For our next situation, we're once again starting with one mole of an ideal gas at a certain temperature T1 and a certain volume V1. This time we're going to increase the number of moles from one mole of an ideal gas to two moles of an ideal gas. So if we had four particles on the left, now we have eight particles in the diagram.
In the particulate diagram on the right, the final number of moles N2 is greater than the initial number N1, but we're going to keep the temperature the same. The final temperature is equal to the initial temperature, and we're going to keep the volume constant too. So V2, or the final volume, is equal to the initial volume V1.
Because we have increased the number of particles, there are more possible arrangements of particles and also more ways to distribute the energy. Therefore, when we increase the number of moles, there's an increase in the number of possible microstates, and increasing the number of microstates in a system increases the entropy. Thus, the final entropy S2 is greater than the initial entropy S1.
Once again, the change in entropy (∆S) if S2 is greater than S1 would be positive. So increasing the number of moles of gas particles increases the entropy of the system.
For our next situation, let's consider the evaporation of liquid water into gaseous water. Water molecules in the liquid state are held together by intermolecular forces, with hydrogen bonding being the most important intermolecular force holding the particles together. Water molecules in the liquid state are still free to move; however, when water molecules in the liquid state get converted into water molecules in a gaseous state, we assume there are no more intermolecular forces between the gas particles.
So we're assuming this is an ideal gas. If there are no intermolecular forces between the gas particles, we've increased the freedom of movement of the water molecules. We've increased the number of possible positions, and therefore we've increased the number of microstates available. If we increase the number of microstates, we increase the entropy.
Considering the entropy change, this would be the final entropy S2 minus the initial entropy S1. Since the entropy increased going from liquid water to gaseous water, the change in entropy would be positive.

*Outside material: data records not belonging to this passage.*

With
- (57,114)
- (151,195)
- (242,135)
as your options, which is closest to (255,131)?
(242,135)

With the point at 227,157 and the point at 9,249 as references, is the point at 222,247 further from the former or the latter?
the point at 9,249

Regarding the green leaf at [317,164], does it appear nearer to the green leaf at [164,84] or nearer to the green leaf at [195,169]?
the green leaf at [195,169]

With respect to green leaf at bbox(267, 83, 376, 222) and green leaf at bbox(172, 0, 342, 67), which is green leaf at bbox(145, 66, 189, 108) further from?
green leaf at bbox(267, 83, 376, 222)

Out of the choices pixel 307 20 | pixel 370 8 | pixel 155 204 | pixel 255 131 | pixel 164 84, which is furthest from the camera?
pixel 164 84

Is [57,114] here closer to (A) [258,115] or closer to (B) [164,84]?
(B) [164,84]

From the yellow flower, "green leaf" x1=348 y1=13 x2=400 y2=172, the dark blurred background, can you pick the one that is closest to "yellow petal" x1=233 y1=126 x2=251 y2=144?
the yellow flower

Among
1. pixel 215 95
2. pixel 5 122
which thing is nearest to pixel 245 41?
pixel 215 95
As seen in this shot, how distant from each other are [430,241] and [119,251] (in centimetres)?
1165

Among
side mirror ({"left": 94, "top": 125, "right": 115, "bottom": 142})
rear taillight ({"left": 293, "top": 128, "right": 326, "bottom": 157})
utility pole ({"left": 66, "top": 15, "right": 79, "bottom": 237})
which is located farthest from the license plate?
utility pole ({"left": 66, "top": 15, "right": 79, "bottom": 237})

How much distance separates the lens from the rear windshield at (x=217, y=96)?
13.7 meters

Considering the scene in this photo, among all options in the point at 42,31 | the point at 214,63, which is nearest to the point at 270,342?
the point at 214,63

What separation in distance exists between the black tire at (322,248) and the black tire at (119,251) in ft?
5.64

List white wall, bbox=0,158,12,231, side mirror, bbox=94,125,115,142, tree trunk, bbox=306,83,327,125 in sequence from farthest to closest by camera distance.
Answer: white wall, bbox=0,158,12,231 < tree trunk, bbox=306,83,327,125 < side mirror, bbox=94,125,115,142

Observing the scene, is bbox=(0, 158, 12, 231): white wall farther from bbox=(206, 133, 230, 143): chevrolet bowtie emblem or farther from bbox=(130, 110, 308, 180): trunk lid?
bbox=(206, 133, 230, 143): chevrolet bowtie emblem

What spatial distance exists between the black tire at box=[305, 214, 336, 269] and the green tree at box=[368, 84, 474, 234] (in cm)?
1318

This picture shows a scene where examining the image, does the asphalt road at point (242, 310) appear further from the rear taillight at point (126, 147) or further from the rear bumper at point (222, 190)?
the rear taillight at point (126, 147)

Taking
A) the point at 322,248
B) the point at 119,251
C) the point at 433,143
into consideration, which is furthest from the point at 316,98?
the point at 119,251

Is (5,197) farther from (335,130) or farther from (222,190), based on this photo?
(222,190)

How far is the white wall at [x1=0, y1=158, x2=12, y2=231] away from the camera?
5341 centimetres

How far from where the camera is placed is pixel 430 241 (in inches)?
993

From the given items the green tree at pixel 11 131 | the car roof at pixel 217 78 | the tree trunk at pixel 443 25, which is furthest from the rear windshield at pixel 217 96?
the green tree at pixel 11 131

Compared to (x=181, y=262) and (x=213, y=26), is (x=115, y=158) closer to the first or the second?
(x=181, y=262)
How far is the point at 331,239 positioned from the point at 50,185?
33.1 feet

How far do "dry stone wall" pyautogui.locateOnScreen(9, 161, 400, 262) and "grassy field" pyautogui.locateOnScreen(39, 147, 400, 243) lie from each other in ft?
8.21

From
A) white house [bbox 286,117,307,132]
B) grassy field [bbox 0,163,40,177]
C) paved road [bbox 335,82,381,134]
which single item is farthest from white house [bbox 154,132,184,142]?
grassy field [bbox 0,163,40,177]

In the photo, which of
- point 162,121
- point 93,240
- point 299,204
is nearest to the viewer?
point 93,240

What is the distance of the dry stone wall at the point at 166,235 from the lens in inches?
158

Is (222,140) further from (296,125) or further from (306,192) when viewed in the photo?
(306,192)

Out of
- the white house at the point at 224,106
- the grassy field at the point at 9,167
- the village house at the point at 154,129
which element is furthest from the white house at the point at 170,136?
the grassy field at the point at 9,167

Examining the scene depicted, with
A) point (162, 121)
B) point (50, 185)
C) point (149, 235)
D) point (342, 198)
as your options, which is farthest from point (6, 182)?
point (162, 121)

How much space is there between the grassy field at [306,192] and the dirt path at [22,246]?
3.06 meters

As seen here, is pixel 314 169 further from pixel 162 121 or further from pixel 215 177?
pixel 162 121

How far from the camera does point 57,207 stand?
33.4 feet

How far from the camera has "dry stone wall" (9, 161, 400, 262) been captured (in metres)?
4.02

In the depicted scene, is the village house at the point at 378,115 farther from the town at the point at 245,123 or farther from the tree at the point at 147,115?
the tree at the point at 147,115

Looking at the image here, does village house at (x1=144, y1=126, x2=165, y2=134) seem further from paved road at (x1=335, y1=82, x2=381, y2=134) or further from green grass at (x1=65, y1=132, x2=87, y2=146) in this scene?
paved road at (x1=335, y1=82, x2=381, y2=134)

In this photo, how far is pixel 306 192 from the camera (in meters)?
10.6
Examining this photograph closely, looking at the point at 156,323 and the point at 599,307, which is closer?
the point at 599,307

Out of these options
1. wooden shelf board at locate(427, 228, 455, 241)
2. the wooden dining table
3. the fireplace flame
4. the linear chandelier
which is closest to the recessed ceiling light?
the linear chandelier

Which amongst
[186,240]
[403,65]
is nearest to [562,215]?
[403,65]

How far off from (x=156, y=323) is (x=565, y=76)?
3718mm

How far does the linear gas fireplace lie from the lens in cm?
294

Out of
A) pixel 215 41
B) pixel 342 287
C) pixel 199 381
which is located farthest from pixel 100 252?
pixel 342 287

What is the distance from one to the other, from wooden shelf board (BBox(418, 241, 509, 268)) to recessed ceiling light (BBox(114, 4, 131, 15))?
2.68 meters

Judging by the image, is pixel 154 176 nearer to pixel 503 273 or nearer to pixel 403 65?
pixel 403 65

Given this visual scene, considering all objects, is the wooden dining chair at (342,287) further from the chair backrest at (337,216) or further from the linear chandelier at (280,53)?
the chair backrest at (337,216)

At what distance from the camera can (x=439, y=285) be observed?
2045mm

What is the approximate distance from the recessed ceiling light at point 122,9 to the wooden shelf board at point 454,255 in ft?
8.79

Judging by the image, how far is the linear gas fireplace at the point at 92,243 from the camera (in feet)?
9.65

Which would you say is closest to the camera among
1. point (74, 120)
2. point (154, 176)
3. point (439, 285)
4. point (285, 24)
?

This is also one example where thinking about entropy in terms of disorder can be helpful because gases are more disordered than liquids, you could say, and therefore going from a liquid to a gas increases the amount of disorder, which increases the entropy. However, remember, really disorder is just a way to describe an increased number of available microstates.
For our final situation, let's look at a reaction that involves only gases. On the left side, we can see there are two moles of SO₂ and one mole of O₂. So there are three moles of gas on the reactant side, and on the product side, there are two moles of gas. Next, let's think about the change in entropy for this reaction (∆S), which would be equal to the final entropy minus the initial entropy.
Thinking about the initial entropy S1 and the final entropy S2, we went from three moles of gas to two moles of gas. Remember that a decrease in the number of moles of gas means a decrease in the number of possible microstates. That means a decrease in the entropy; therefore, S2 is less than S1, or we could say that S1 is greater than S2.
Therefore, for the change in the entropy, if S1 is greater than S2, we're subtracting a larger number from a smaller number, which means the change in entropy for this reaction (∆S) will be negative.
As a quick summary, when trying to figure out the change in entropy, we need to consider the number of available microstates. If the number of available microstates increases, then the change in entropy is positive. If the number of available microstates decreases, then the change in entropy is negative.